Ingredients
- 1 cup pure cane syrup
- ½ vanilla bean, split
- 1 cup fresh blueberries, divided
- ¾ cup buckwheat flour
- ¾ cup garbanzo flour (also known as chickpea flour)
- 1 teaspoon baking soda
- 1 tablespoon sugar (optional)
- 2 eggs, beaten
- 1 ½ cups buttermilk
- 2 tablespoons butter, melted
- Butter for griddle
Instructions
1. Heat the syrup, vanilla bean and half of the blueberries in a small saucepan on medium-low heat until the blueberries start to burst and release their color, 5 to 8 minutes.
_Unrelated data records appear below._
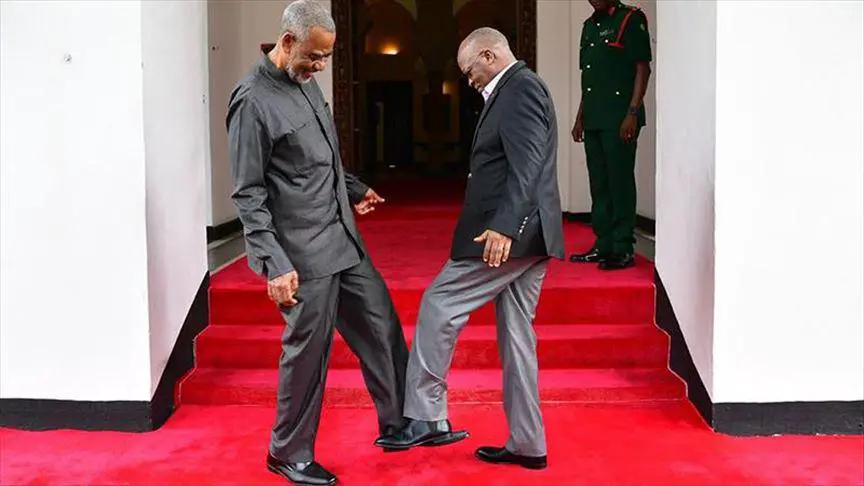 President Magufuli doing a leg gesture amid COVID 19 no hand shaking adherance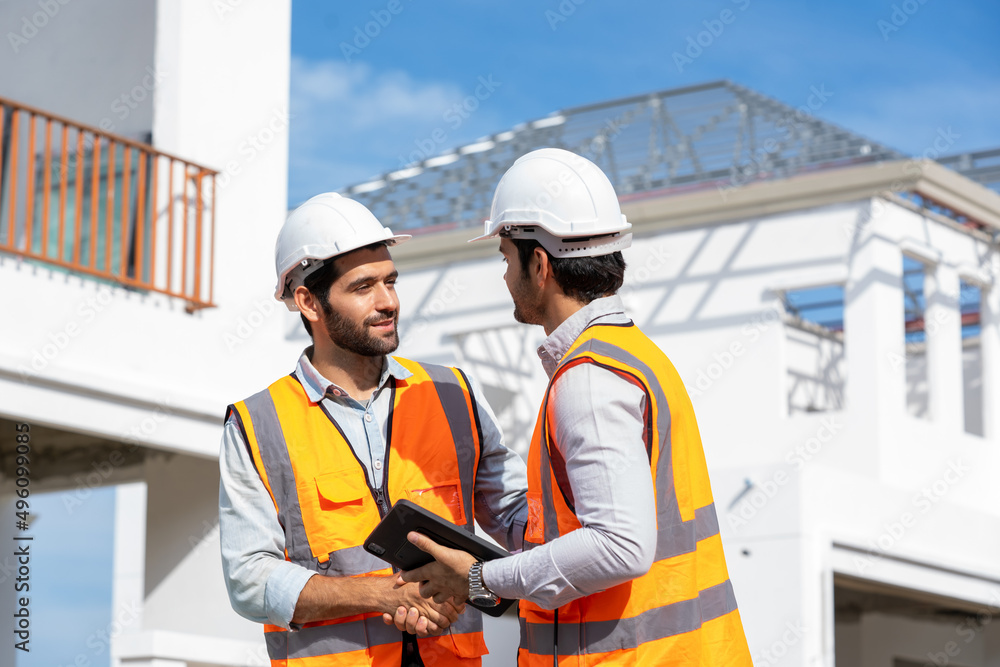 Poster Engineer and architect in protective helmets and vests are shaking hands while working in construction site.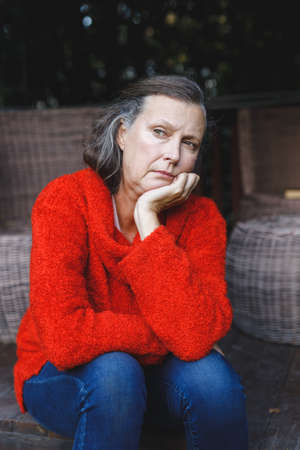 Thoughtful senior caucasian woman sitting and looking away in garden. retirement lifestyle, spending...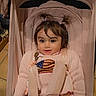 Nurbanu is registered to the contest to win money with this photo: toddler, child, stroller, pink, sweater, pigtails, seatbelt, indoor, cute, smile, hair, baby, clothing, person, seat, sitting, face, young_child, childrens_fashion, casual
Remove from heat; stir to combine. Add remaining blueberries. Set aside, or cover and refrigerate overnight.
2. Preheat griddle on medium heat for 5 minutes.Meanwhile, whisk together flours, baking soda and sugar (if using). Create a well in the middle of the flour mixture; add beaten eggs, and mix with spoon to combine. Pour buttermilk into a small bowl or liquid measuring cup; stir in melted butter (mixture will be lumpy). Pour the buttermilk mixture into the flour mixture, and stir until well combined.
3. Add butter to hot griddle; let melt. Ladle batter onto hot griddle; cook until bubbles appear on top and edges appear dry. Flip pancakes; cook an additional 3to 4 minutes, adjusting heat and adding more butter as needed.Serve with Blueberry-Vanilla Bean Syrup.